A fase 1 do plano de vacinação no estado de Nova Iorque prevê que dois milhões de pessoas sejam vacinadas, entre profissionais de saúde e trabalhadores de lares. A segunda fase vai abranger outros trabalhadores de serviços essenciais, mas só deverá começar em janeiro. Só que o plano dá autonomia aos hospitais para que distribuam as vacinas. Se muitas já chegaram aos profissionais a que estavam destinadas, outros ainda estão à espera.
Quatro profissionais de saúde do Morgan Stanley Children’s Hospital expressaram ao The New York Times ressentimento com os colegas porque a administração do Hospital terá permitido que passassem à frente, mesmo não estando no grupo prioritário, sem que houvesse um controlo.
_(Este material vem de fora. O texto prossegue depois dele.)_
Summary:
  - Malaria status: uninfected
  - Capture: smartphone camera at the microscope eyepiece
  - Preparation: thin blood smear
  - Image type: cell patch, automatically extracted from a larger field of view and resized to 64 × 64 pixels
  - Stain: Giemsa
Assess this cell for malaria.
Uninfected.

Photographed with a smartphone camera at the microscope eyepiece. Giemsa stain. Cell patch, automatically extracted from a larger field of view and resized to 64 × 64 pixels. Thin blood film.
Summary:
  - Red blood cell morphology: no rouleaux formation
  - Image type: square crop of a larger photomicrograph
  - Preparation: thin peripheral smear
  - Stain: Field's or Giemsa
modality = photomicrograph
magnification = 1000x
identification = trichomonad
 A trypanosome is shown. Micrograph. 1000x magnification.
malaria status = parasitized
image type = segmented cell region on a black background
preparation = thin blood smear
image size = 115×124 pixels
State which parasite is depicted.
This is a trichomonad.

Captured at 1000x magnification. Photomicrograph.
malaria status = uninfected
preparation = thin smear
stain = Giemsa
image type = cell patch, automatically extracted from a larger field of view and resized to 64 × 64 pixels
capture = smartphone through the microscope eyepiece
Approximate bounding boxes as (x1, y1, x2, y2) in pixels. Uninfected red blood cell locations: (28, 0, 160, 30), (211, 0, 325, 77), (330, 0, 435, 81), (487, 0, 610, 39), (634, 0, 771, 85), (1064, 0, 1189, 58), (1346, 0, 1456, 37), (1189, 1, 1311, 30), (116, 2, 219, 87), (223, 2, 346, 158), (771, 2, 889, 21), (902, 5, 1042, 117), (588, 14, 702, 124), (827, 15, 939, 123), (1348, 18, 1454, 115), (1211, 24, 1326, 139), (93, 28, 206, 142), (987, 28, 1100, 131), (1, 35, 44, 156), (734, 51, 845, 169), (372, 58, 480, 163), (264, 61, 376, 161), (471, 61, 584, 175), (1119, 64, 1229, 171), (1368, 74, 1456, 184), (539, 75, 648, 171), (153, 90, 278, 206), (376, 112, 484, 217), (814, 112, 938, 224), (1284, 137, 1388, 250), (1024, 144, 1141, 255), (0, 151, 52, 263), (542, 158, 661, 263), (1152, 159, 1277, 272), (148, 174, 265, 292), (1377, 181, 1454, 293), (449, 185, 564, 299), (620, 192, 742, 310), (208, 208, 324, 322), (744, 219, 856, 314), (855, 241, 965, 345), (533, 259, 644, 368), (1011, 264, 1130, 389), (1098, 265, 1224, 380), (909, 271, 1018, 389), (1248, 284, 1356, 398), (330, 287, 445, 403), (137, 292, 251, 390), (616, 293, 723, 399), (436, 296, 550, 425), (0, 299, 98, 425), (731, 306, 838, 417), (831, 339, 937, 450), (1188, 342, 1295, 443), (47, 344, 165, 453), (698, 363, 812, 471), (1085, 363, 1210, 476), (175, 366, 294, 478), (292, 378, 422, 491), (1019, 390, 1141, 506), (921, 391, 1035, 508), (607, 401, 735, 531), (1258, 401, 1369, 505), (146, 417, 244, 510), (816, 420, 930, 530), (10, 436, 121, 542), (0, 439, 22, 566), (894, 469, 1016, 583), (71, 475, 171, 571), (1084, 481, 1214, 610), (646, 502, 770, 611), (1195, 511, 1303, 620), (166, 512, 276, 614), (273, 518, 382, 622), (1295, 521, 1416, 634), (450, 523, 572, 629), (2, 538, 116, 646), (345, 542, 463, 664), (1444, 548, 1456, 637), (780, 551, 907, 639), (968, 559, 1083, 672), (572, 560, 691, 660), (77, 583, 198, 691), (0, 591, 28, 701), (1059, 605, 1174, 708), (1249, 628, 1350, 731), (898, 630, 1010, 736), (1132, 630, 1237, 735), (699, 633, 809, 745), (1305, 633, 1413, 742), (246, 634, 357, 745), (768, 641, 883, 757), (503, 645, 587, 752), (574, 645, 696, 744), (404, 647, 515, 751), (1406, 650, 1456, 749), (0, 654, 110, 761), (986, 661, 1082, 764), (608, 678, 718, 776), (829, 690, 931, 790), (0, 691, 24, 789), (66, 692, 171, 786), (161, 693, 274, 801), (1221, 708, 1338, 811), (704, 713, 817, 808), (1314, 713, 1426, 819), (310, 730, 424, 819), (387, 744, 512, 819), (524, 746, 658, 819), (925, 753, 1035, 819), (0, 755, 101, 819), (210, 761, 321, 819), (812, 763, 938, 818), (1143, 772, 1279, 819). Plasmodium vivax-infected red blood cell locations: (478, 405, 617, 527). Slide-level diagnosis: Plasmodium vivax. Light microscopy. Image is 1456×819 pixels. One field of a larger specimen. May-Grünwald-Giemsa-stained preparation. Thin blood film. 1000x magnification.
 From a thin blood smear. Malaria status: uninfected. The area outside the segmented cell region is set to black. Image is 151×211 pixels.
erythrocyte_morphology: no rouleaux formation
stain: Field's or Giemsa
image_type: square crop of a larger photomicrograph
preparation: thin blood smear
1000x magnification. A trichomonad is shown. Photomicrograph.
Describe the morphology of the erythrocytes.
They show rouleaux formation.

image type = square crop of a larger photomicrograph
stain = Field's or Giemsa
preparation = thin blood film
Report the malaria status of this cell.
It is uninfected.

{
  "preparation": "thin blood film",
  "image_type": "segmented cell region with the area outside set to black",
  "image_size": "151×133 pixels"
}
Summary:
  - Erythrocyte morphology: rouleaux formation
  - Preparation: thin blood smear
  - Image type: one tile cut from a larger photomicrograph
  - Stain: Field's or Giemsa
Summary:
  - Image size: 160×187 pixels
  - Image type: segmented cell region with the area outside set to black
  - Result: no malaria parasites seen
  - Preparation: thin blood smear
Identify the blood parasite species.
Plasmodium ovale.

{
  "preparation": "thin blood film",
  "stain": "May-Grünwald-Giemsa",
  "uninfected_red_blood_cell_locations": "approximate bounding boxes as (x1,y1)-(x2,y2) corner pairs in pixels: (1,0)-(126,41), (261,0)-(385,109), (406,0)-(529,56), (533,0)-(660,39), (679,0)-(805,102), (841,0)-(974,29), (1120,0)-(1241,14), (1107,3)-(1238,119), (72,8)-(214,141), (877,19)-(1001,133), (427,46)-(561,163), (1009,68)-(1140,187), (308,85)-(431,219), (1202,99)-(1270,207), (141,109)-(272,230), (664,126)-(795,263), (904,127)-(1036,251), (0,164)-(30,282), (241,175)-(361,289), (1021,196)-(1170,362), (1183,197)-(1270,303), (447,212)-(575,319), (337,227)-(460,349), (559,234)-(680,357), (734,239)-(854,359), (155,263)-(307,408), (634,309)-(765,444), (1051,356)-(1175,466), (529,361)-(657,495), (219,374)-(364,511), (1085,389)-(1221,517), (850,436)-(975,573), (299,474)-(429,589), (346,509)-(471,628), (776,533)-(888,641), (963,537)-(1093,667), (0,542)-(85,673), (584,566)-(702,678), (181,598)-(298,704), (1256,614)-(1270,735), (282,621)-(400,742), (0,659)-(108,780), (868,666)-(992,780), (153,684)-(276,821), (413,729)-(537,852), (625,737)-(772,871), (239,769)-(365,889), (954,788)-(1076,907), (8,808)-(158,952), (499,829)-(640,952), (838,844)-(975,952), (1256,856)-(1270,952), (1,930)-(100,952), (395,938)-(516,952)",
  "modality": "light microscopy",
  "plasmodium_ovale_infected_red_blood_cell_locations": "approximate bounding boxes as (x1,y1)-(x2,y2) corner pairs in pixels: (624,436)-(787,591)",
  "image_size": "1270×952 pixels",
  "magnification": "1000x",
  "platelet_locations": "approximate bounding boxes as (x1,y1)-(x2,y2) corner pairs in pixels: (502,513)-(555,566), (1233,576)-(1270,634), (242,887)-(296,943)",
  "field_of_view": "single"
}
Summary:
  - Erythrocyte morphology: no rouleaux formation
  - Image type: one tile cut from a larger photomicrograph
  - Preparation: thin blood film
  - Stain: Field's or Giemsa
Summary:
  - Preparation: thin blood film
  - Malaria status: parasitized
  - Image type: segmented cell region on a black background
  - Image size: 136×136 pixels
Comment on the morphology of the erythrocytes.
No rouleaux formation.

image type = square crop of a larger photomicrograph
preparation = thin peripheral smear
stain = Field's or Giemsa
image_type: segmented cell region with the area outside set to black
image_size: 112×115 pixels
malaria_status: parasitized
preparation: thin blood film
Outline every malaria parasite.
Nalguns locais, médicos e enfermeiros que trabalham em unidades Covid não foram incluídos nesses grupos de vacinação. “O que acho triste é que as pessoas estão a começar a virar-se umas contra as outras“, disse um médico do hospital.
Ivy Vega, terapeuta ocupacional que tem tratado doentes com Covid-19 no Columbia University Irving Medical Center, também relata a “competitividade”, a “rivalidade”, o “ceticismo e a desconfiança” que está a marcar a vacinação. Uma grande diferença face à “camaradagem que nos ajudou a continuar durante a pandemia“.